Так проходили дни за днями. Соломон вконец одичал. После того, как в одной из деревень на него спустили собак, он стал сторониться обитаемых мест и принялся промышлять по заброшенным селениям.
Начало смеркаться.
С подветренной стороны потянуло дымом, и Файшер ускорил шаги.
Запах гари с некоторых пор уже стал привычным. Узнавая о скором приходе немцев, жители сжигали свои дома и забивали скот, а кто не соглашался этого делать, тем помогали власти. Совсем недавно вышел указ Верховного главнокомандующего, в соответствии с которым нельзя было оставлять оккупантам никаких материальных ценностей.
Однако Файшер знал на собственном опыте, что даже в дотла сгоревшем доме при известной сноровке можно отыскать годные к употреблению объедки, а в любой деревне по любому осталась какая-нибудь развалюха из хозпостроек, в которой можно пересидеть день-другой.
Эта деревня была похожа на сотню таких же искалеченных войной селений: на месте дорог, тропинок и улиц – девственно белые снежные равнины; поваленные навзничь изгороди; запущенные, поросшие неопрятной высокой травой огороды; остовы сгоревших домов с обугленными квадратами печей, из них нелепо торчат покосившиеся трубы.
Дом, который он облюбовал, стоял в самом центре деревни. В лучшие времена это было красивое строение из силикатного кирпича. Похоже, здесь жил староста или председатель – простые люди жили в деревянных хибарах. Каменная часть дома выгорела полностью, но деревянная пристройка, как это ни странно, осталась практически целой, даже стёкла на единственном окне были почти целыми.
Сначала Файшер внимательно исследовал сугробы (жизнь научила его быть осторожным) – никаких следов ни человеческих, ни звериных, видно не было. Снег закончился три дня назад. Это значило, что как минимум, несколько суток к дому никто не подходил.
Соломон, спрятавшись за двумя близко растущими соснами, обозрел окрестности, чутко прислушиваясь к звукам. Он старался уловить любые, даже самые тихие.
Где-то за деревней, в лесу, каркала одинокая ворона. Она хлопала крыльями и сбрасывала снег с дерева. В полной тишине казалось, будто даже отсюда слышно, как ледяная крупа с мягким хрустальным звуком ударяется об твёрдую корку наста.
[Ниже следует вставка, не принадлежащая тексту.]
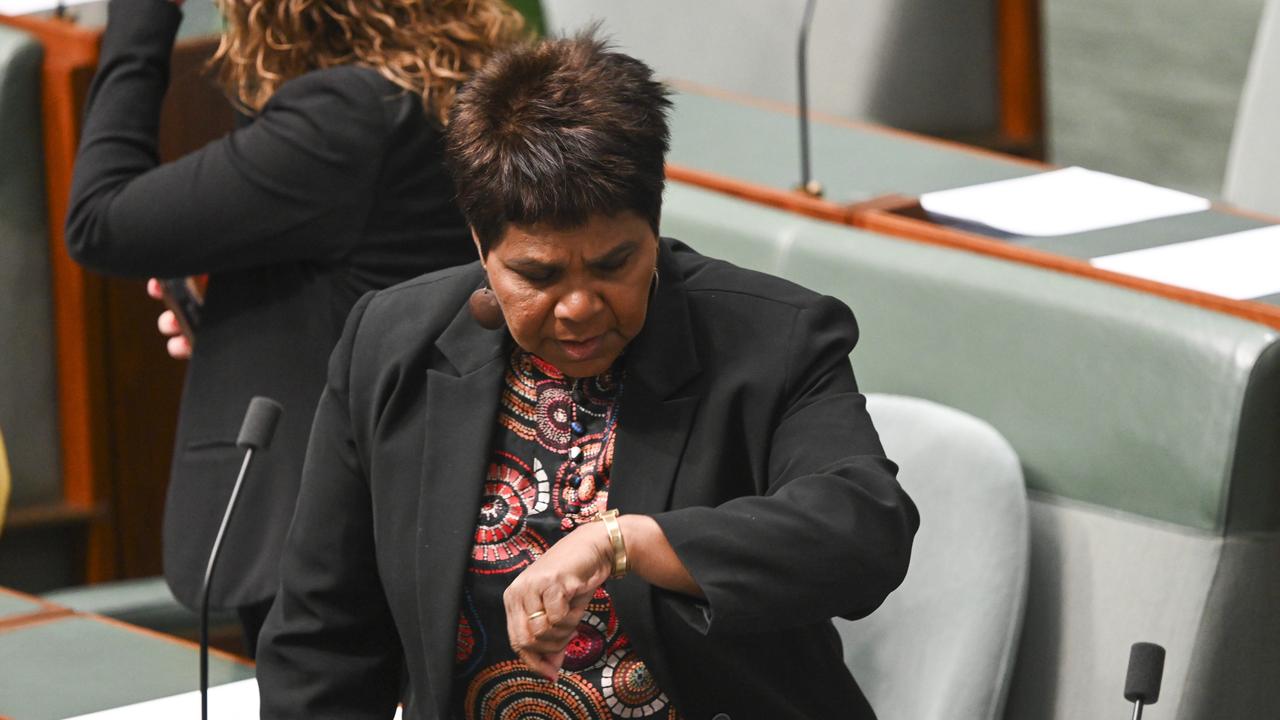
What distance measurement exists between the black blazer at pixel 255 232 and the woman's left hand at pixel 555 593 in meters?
0.79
Файшер даже помотал головой, отгоняя наваждение, а потом неверными шагами направился в сторону будущего пристанища.
На самом же деле, чтобы убедиться, что тут точно никого нет, нужно было пару часов подождать, издали понаблюдать за деревней, но сил на это уже не оставалось.
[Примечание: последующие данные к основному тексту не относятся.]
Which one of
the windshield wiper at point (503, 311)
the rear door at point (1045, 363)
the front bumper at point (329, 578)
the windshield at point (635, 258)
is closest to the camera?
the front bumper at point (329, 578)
Оставляя за собой цепочку неопрятных глубоких следов, он добрался до крыльца, поднялся на высокое крыльцо, двумя руками схватился за вычурную медную ручку двери и с усилием потянул на её себя.
Раздавшийся скрип заставил Соломона пригнуться и испуганно замереть. Несколько минут он провёл в довольно неудобной позе, потом с облегчением разогнулся и даже нашёл в себе силы несмело хмыкнуть. Уж если после такого вселенского скрежета сюда никто не примчался, можно быть уверенным, что деревня пуста.